Task description:
Please, without any pictures, set down exactly the part of the listing below that opens with the line containing "Salluste La Conjuration" and closes with the line containing "Sleep: Ambient Sleep".

Data supplied:
# # #

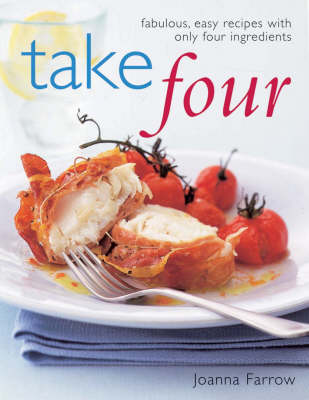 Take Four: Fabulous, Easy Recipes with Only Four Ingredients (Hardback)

# # #

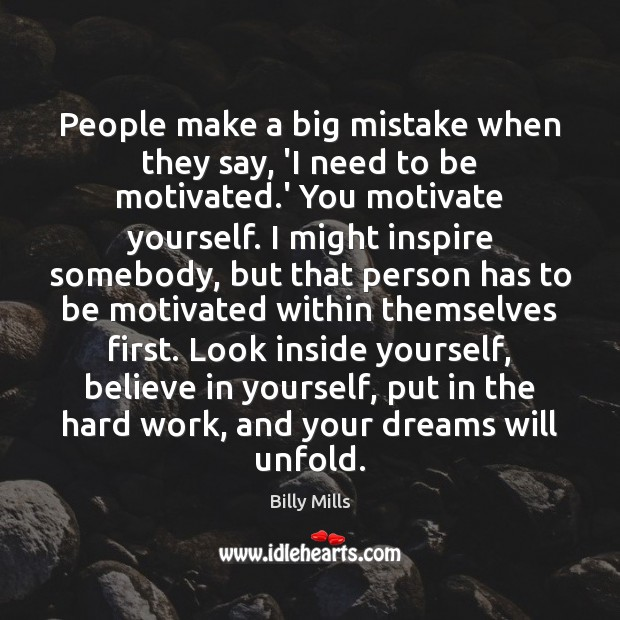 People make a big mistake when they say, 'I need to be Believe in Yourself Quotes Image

# # #

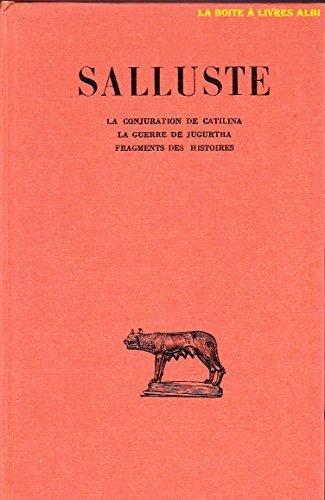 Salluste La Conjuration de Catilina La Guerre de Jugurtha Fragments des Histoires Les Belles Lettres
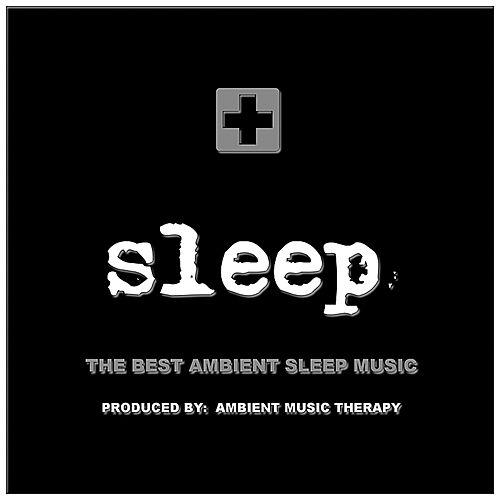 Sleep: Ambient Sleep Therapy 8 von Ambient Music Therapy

# # #

Response to this task:
 Salluste La Conjuration de Catilina La Guerre de Jugurtha Fragments des Histoires Les Belles Lettres
 Sleep: Ambient Sleep Therapy 8 von Ambient Music Therapy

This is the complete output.